### Sayfa:
....................
Nepal Komünist Partisi’nin 21. Uluslararası Komünist ve İşçi Partileri Toplantısı’nda Yaptığı Konuşma
Konuşmayı yapan Bishnu Rijal Partinin Dışişleri Bakan Yardımcısı ve Nepal Komünist Partisi Merkez Komite Üyesi
Kongrenin Konusu: “Komünist Enternasyonal’in Kuruluşunun 100. Yıldönümü & Barış ve Sosyalizm için Mücadele Devam Ediyor!”
NEPAL KP: Çok partili rekabete, çoğulcu açık topluma ve sosyal adalete dayanan Halk Demokrasisini benimsiyoruz

18-20 Ekim 2019, İzmir, Türkiye
Yoldaş Başkan,
Değerli katılımcılar!
Evet, barış ve sosyalizm mücadelesi devam ediyor ve devam edecek. Çünkü biz yorulmadık, insanlar tükenmedi. Aradan bir asır geçti ve Lenin’in kurduğu Komünist Enternasyonalimiz bugün yok. Ama bizim kararlı hedeflerimiz, programlarımız ve hayallerimiz var. Yüz yıl sonra bile, sosyalizmin hala düşünce ve pratik olarak sağlam temellere sahip olduğunu ve eşitsizlik, sömürü, baskı, adaletsizlik, zulüm, ırkçılık ve cinsiyet ayrımcılığı duvarları yıkılıncaya kadar ayakta kalacağını söylemeli ve ilan etmeliyiz. Nerede olursak olalım, bu hastalıklara karşı mücadele etmeye devam etmeliyiz. Biz Nepal komünistleri Dünyanın zirvesi, Everest Dağı ve barışın sembolü Buda’nın topraklarında da aynı şeyi yapıyoruz.
....................
### İstenen görev 1:
Nepal Komünist Partisi konuşmasına göre şu ifadeler doğru mu: (a) Toplantı Ekim 2019'da İzmir'de yapıldı. (b) Lenin'in kurduğu Komünist Enternasyonal bugün hâlâ var. (c) Konuşmacı, Nepal Komünist Partisi Merkez Komite üyesidir. Her biri için evet ya da hayır deyin ve buna karar verdiren sözleri konuşmadan aynen alıntılayın.
### İstenen görev 2:
Nepal Komünist Partisi konuşmasını son cümlesinden sonra aynı üslupla birkaç cümle daha sürdürün.
Sonra gelen malzemeye ihtiyacınız yok.

### Veri kesiti:
....................
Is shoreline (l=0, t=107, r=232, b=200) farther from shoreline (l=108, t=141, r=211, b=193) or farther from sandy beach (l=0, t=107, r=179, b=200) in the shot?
....................
### Alıştırma cevabı 1:
(a) Evet: “18-20 Ekim 2019, İzmir, Türkiye”
(b) Hayır: “Lenin’in kurduğu Komünist Enternasyonalimiz bugün yok”
(c) Evet: “Nepal Komünist Partisi Merkez Komite Üyesi”

### Alıştırma cevabı 2:
Nepal halkı bizi çok partili seçimlerde neredeyse 2/3’lük bir çoğunlukla federal parlamentoda ve bundan daha fazlasını da il ve yerel organlarda yetkilendirdi. Ve şimdi, feodalizmin tüm kalıntılarını ortadan kaldırmak için tüm kalbimizle çalışıyor, kapitalizmin sapkın yönlerine karşı yoğun bir şekilde mücadele ediyor ve sosyalizm yönelimli bir toplum inşa etmek için ileriye doğru yürüyoruz.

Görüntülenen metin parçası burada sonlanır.